Astronomers have for the first time captured a glimpse of the vast, web-like network of diffuse gas that links all of the galaxies in the cosmos.
Leading cosmological theories suggest that galaxies are cocooned within gigantic, wispy filaments of gas. This “cosmic web” of gas-filled nebulas stretches between large, spacious voids that are tens of millions of light years wide.

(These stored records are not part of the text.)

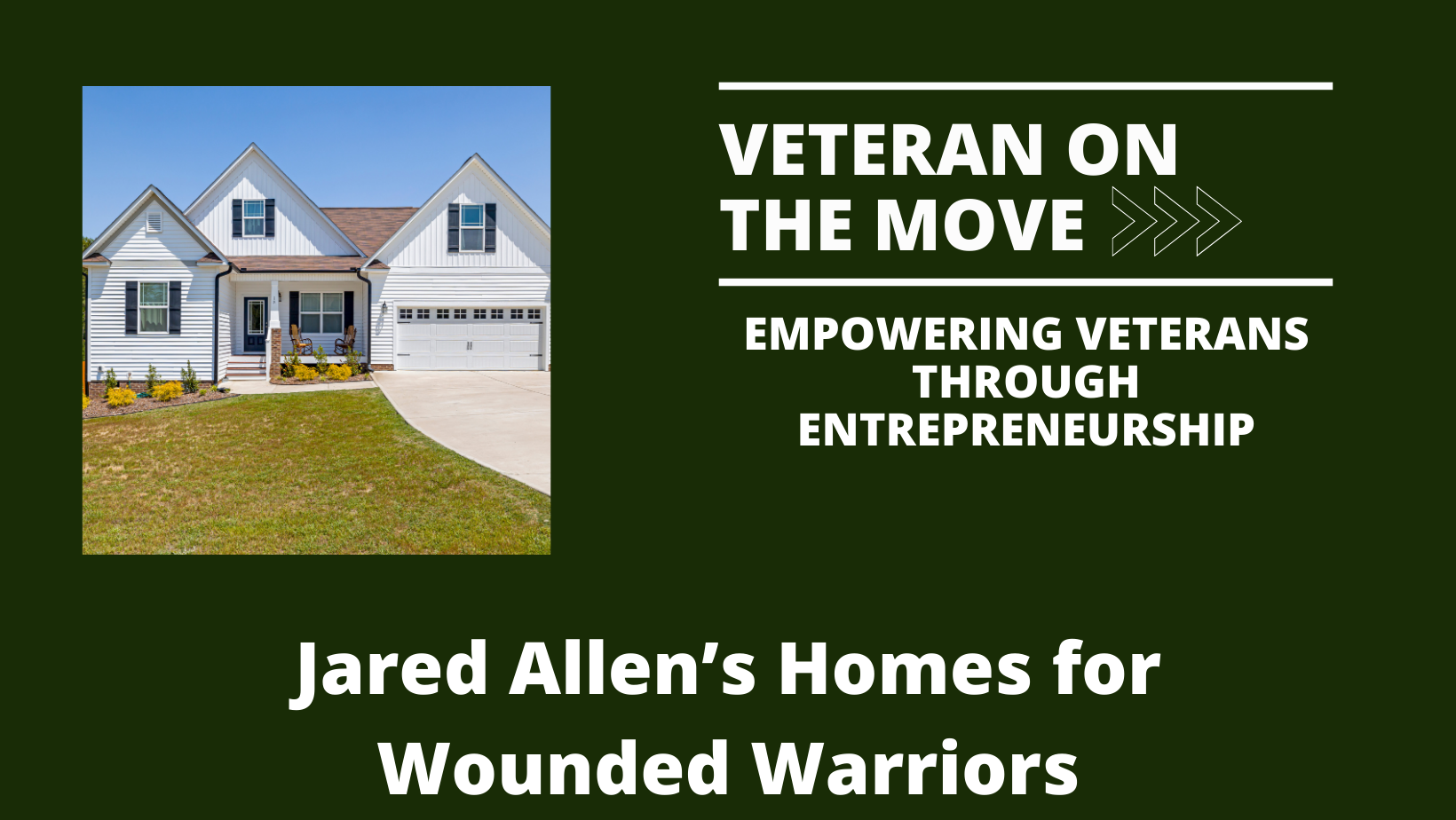 VETERAN ON THE MOVE

EMPOWERING VETERANS THROUGH ENTREPRENEURSHIP

Jared Allen’s Homes for Wounded Warriors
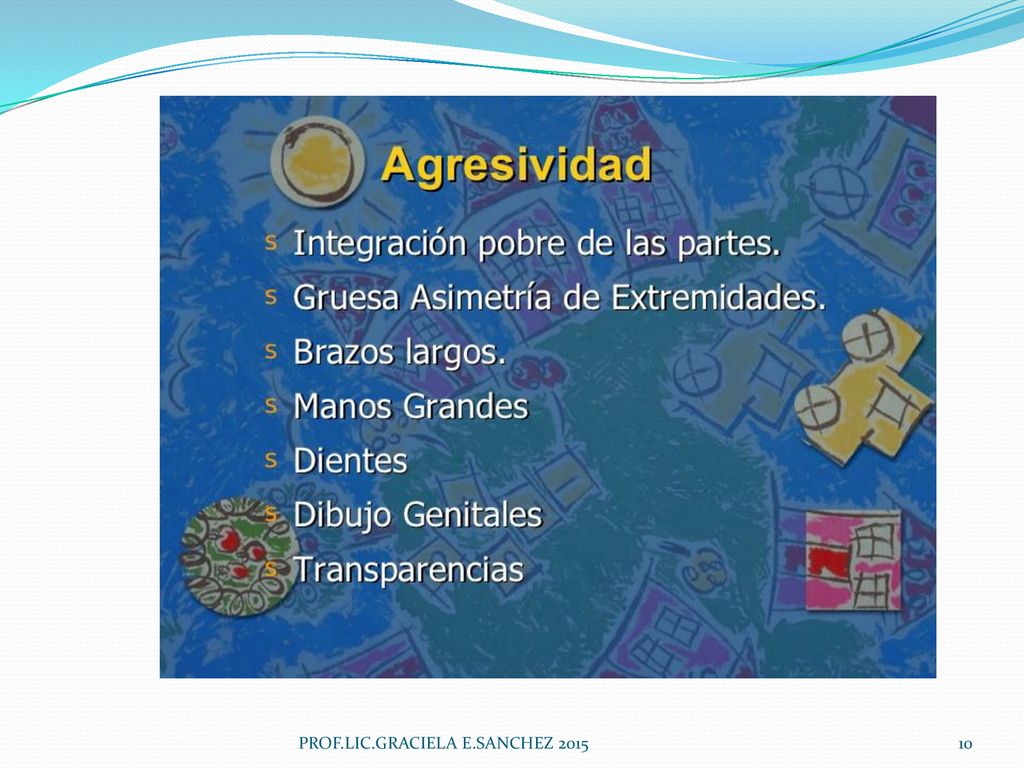 Agresividad

s Integración pobre de las partes.
s Gruesa Asimetría de Extremidades.
s Brazos largos.
s Manos Grandes
s Dientes
s Dibujo Genitales
s Transparencias

PROF.LIC.GRACIELA E.SANCHEZ 2015

10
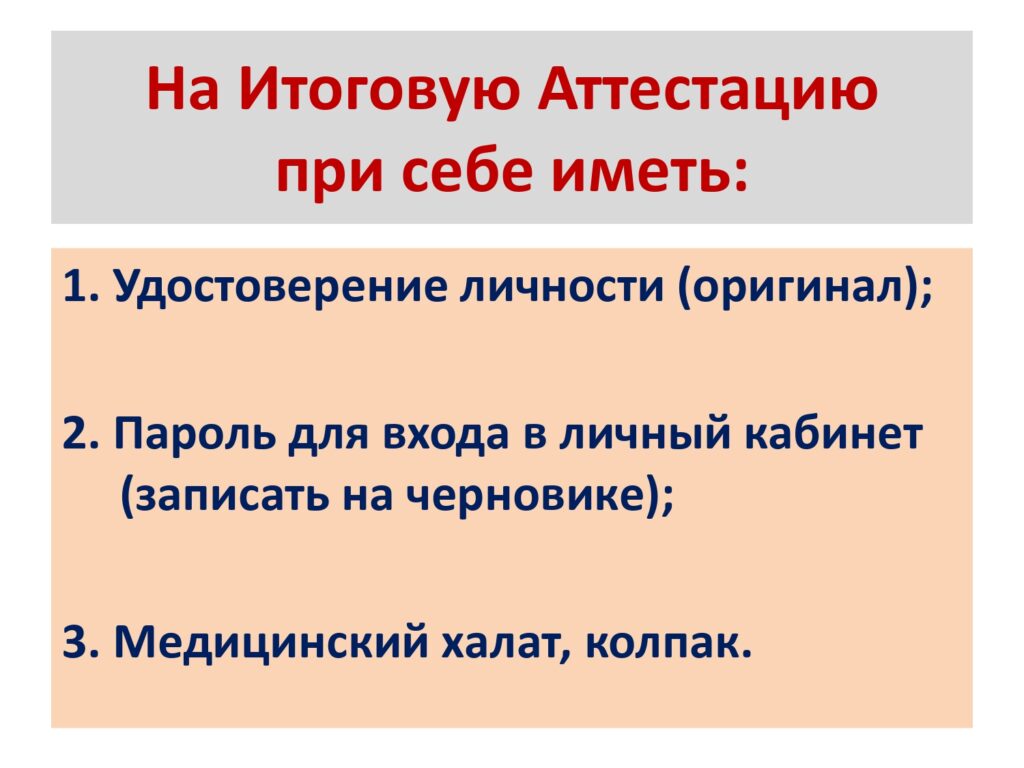 На Итоговую Аттестацию при себе иметь:

1. Удостоверение личности (оригинал);

2. Пароль для входа в личный кабинет (записать на черновике);

3. Медицинский халат, колпак.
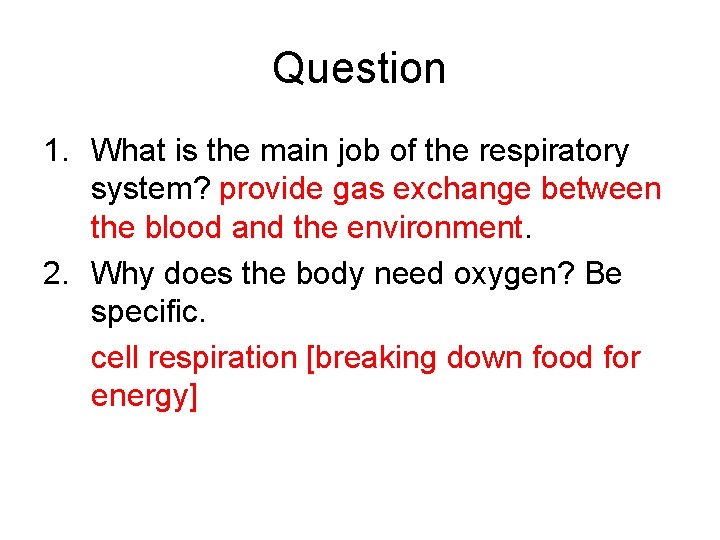 Question

1. What is the main job of the respiratory system? provide gas exchange between the blood and the environment.
2. Why does the body need oxygen? Be specific.

cell respiration [breaking down food for energy]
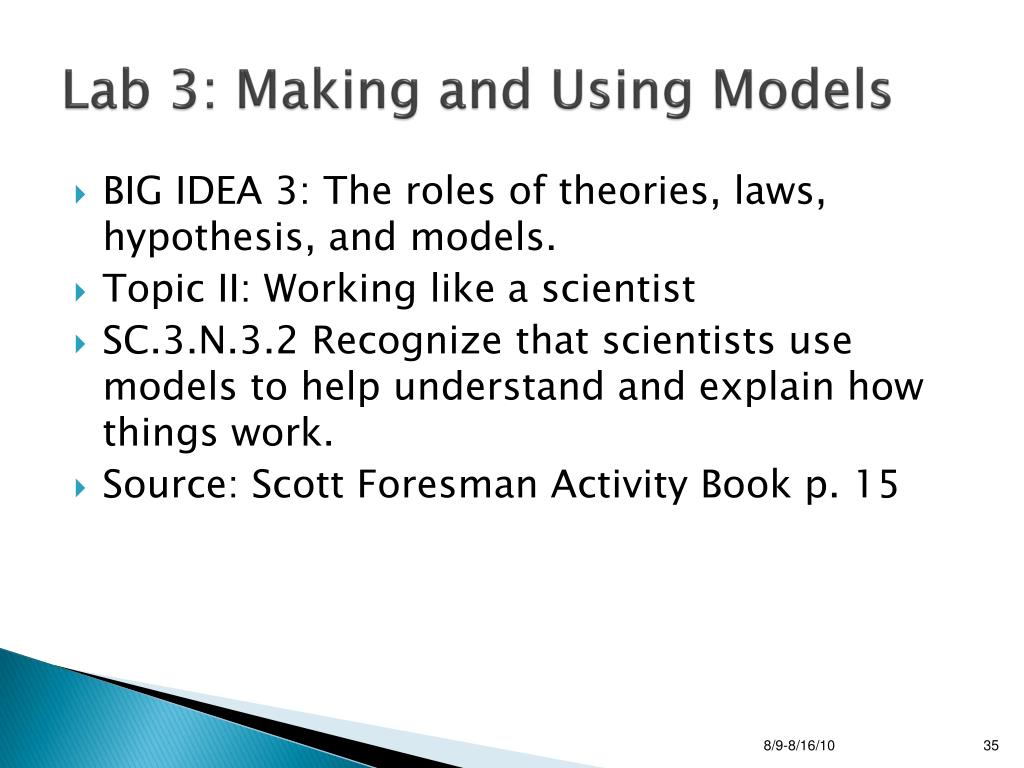 Lab 3: Making and Using Models

BIG IDEA 3: The roles of theories, laws, hypothesis, and models.

Topic II: Working like a scientist

SC.3.N.3.2 Recognize that scientists use models to help understand and explain how things work.

Source: Scott Foresman Activity Book p. 15

8/9-8/16/10

35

Like spiders, galaxies mostly appear to lie within the intersections of the long-sought webs.
In observations spied through one of the most powerful telescopes in the world, the 33-foot (10-meter) Keck I Telescope in Hawaii, astronomers led by Sebastiano Cantalupo of the University of California, Santa Cruz, now report that they have detected a very large, luminous filament of gas extending about 2 million light-years across intergalactic space, exactly as predicted by theory.
Essentially, the filament reported in the January 19 Nature represents one of the strands of the cosmic web that holds together the galaxy-rich universe. Astronomers hope to understand both the structure of the universe and the development of galaxies such as our own Milky Way by unraveling the secrets of the cosmic web.
The discovery came thanks to intense radiation bellowing out of a quasar (a hyper-active galaxy) dubbed UM287, 10 billion light years from Earth. The quasar illuminated the neighboring gas filament, revealing its presence with a glow that resembled a cosmic florescent sign.
“This is a very exceptional object: it’s huge, at least twice as large as any nebula detected before, and it extends well beyond the galactic environment of the quasar,” said Cantalupo, in a statement.
“The light from the quasar is like a flashlight beam, and in this case we were lucky that the flashlight is pointing toward the nebula and making the gas glow. We think this is part of a filament that may be even more extended than this, but we only see the part of the filament that is illuminated by the beamed emission from the quasar.”